- PASSAGE PROVIDED:
• • • • •
Soil fauna and microorganisms act together during litter decay, increasing nutrient cycling and the ability of the soil to sustain plant growth, in natural as well as cropped systems (Levelle et al. 1993; Thirukkumaran et al. 2002).
Some authors point out that homogeneous agro-ecosystems may negatively affect litter decomposition compared to native vegetation (Louzada et al. 1997). These negative effects are related to decrease of litter heterogeneity and nutritional quality, forest microclimate and effects on activity and abundance of soil fauna. Despite the well-known influence of tree species on the decomposition of organic matter in soils, few studies have compared the mineralisation of litter from native and introduced species under the same environmental conditions, particularly in the temperate climate in southern Europe.
In Galicia, NW Spain, the main climax formation is a mixed deciduous forest in which Quercus robur is the dominant species. Eucalyptus and Pinus have been used as species for afforestation, especially during the 20th century. In particular Pinus radiata has spread remarkably in Galicia during recent decades, while Eucalyptus nitens was introduced some 20 years ago.
• • • • •
- SOURCE MATERIAL:
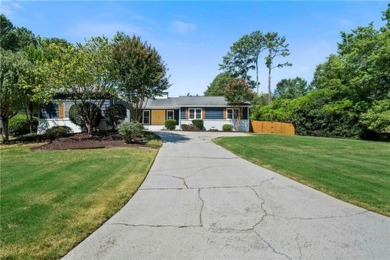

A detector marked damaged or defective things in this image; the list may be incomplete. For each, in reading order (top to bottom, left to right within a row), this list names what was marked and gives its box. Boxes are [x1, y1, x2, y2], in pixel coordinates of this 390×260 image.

cracked pavement [64, 132, 390, 260]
• • • • •
- WORK INSTRUCTIONS:
**A.** Answer these questions from the passage on litter decomposition, one per line:
(i) What may homogeneous agro-ecosystems negatively affect, compared to native vegetation?
(ii) Which species dominates the main climax formation in Galicia?
(iii) About how long ago was Eucalyptus nitens introduced?
**B.** Please transcribe the stretch of the passage on litter decomposition from "Soil fauna and" through "et al. 2002).".

- RESPONSE LIST:
**A.**
(i) Litter decomposition
(ii) Quercus robur
(iii) Some 20 years ago

**B.**
Soil fauna and microorganisms act together during litter decay, increasing nutrient cycling and the ability of the soil to sustain plant growth, in natural as well as cropped systems (Levelle et al. 1993; Thirukkumaran et al. 2002).